> [WORK ITEM] Write out word for word the stretch of the radiator text below, starting with "Wherein, the base" and going on through "of the liquid.".

++++ SOURCE TEXT ++++

RADIATOR AND HYDROGEN GENERATOR WITH HEAT DISSIPATION FUNCTION
A radiator includes a base, a tubular structure, a plurality of fins and a spiral structure. The base has a water input port and a water output port. The tubular structure is coupled to the base and is further connected with the water input port and the water output port. A spiral structure is arranged inside the tubular structure, or the inner surface of the tubular structure has a delay structure formed by a plurality of bumps for improving heat dissipation efficiency of water. The tubular structure runs through the plurality of fins. In addition, the radiator of the present invention is applied to a hydrogen generator. The base of the radiator is directly and integrally formed with the upper cover of the water tank of the hydrogen generator, and the assembly can be completed only by coupling the base to the tube, thereby reducing the assembly process.
The present invention relates to a radiator, and more particularly relates to a radiator comprising a spiral structure or a delay structure to increase the length of the path for heat dissipation and a hydrogen generator using this radiator.
2. Description of the Prior ArtMost equipment generates a lot of redundant heat during operation. If the redundant heat cannot be quickly scattered, the heat will be accumulated in the equipment and the internal temperature of the equipment will be increased. Also, while the equipment works under a high temperature for a long time, not only the working efficiency of electronic components will be decreased, but also the operating life will be shortened because of the thermal damage to the equipment.
The hydrogen generators for generating the gas comprising hydrogen by electrolysis is easier to generate a large amount of heat during the electrolysis process. In order to avoid the thermal damage to the components of the hydrogen generator, a fan is usually used in the prior art to help the heat dissipation of the electrolysis cell. However, most of the heat in the electrolytic cell is accumulated in the electrolyzed water, and it is difficult to use the fan to dissipate heat for a large area.
In this regard, radiator columns are set in the hydrogen generator to make the electrolyzed water to pass through, so as to improve the heat dissipation efficiency by increasing the contact area between the electrolyzed water and the environment. However, in order to improve the heat dissipation efficiency, the length of the radiator column needs to be increased and then additional space to accommodate the radiator column is needed in the hydrogen generator, so that the size of the hydrogen generator cannot be reduced.
SUMMARY OF THE INVENTIONTherefore, the present invention provides a radiator and a hydrogen generator with heat dissipation function to solve the problems of the prior art.
In one embodiment of the present invention, the radiator comprises a base, a column structure, a plurality of radiating sheets, and a spiral structure. The base comprises a water input port and a water output port. The column structure is coupled to the base, the water input port, and the water output port to receive and output a liquid. The column structure penetrates a plurality of radiating sheets. The spiral structure is disposed in the column structure.
Wherein, the base comprises a flow channel structure coupled to the column structure, thereby the column structure and the flow channel structure form a heat dissipation channel of the liquid.
Wherein, the flow channel structure comprises a water blocking board, and the column structure penetrates the water blocking board.

++++ DATASET EXTRACT ++++

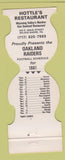 Matchbook Cover - Oakland Raiders Football 1981 Hottle's Wilkes Barre PA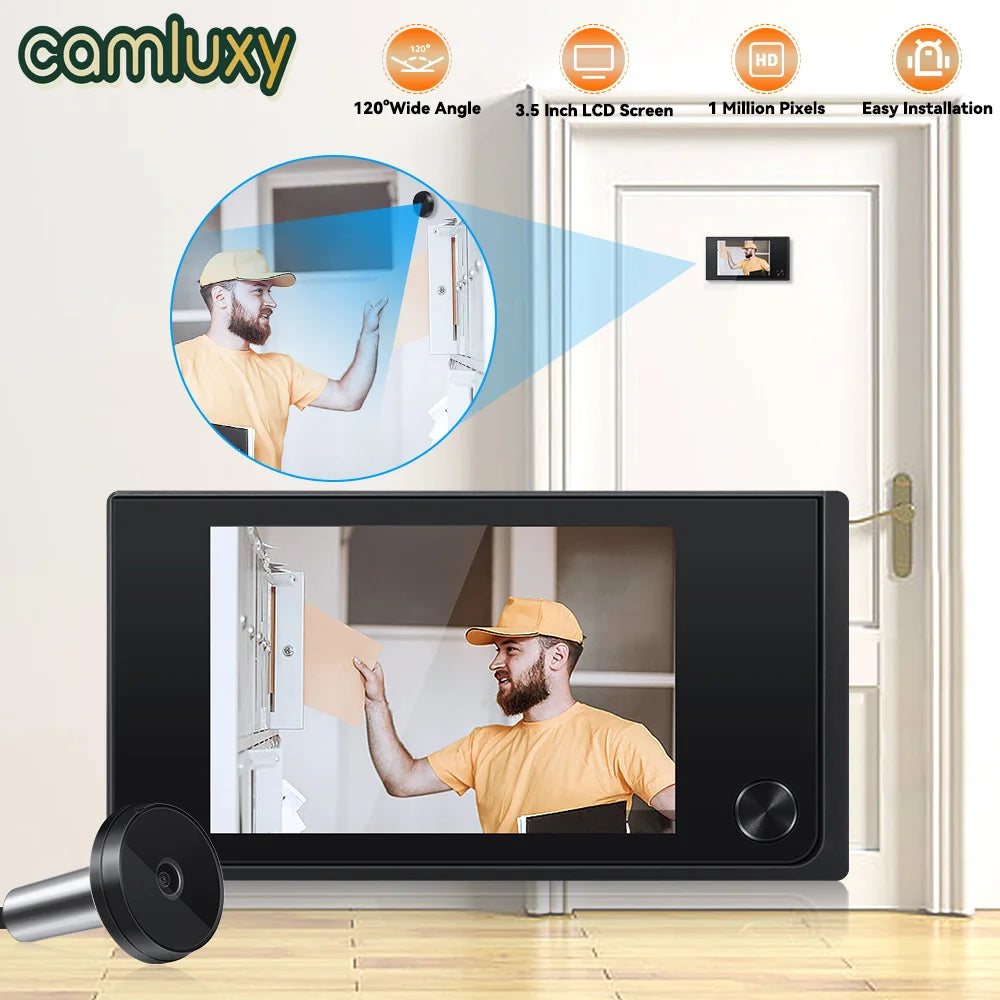 Camluxy 3.5 Inch Peephole Doorbell Camera 120° Viewer Digital Camera LCD 2 Million HD Pixels Cat Eye Door Bell Outdoor Monitor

++++

> [FINISHED EXERCISE]
Wherein, the base comprises a flow channel structure coupled to the column structure, thereby the column structure and the flow channel structure form a heat dissipation channel of the liquid.